Give the number of lines in the entries that contain "flux". State only the count.

Working data: Begin

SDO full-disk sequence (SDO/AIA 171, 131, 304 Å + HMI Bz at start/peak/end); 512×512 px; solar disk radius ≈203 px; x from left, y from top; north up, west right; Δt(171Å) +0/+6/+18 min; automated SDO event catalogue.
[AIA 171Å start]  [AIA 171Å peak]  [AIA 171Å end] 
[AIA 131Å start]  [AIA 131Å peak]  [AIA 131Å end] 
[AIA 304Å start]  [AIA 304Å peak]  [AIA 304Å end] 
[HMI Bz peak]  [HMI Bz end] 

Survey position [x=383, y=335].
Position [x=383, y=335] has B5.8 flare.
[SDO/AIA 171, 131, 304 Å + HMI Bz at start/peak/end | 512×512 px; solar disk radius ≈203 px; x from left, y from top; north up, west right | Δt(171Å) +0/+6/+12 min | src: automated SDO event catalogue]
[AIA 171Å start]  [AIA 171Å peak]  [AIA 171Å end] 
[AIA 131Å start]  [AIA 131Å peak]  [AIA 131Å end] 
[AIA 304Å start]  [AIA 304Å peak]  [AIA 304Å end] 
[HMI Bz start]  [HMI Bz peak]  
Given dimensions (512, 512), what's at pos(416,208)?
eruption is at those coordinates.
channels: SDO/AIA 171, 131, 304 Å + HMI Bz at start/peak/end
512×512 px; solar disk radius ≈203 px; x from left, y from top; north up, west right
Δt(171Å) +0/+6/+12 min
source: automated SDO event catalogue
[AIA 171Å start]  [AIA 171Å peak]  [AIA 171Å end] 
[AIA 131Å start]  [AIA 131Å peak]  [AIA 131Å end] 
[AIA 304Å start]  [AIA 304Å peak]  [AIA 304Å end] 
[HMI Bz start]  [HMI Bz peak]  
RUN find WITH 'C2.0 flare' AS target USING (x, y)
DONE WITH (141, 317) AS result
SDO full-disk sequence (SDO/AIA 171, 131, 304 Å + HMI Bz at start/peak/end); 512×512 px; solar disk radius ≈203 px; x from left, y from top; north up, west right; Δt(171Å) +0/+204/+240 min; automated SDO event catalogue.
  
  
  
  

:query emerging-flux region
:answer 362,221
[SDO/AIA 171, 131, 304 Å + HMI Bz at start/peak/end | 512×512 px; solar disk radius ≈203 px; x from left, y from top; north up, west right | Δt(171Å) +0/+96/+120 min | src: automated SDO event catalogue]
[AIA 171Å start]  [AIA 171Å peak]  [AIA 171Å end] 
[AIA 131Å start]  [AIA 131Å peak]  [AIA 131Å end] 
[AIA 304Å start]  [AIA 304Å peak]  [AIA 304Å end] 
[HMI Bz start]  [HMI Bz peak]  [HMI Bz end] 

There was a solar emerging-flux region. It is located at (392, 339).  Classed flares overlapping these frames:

Working data: End

§ **Solution for this problem**: 2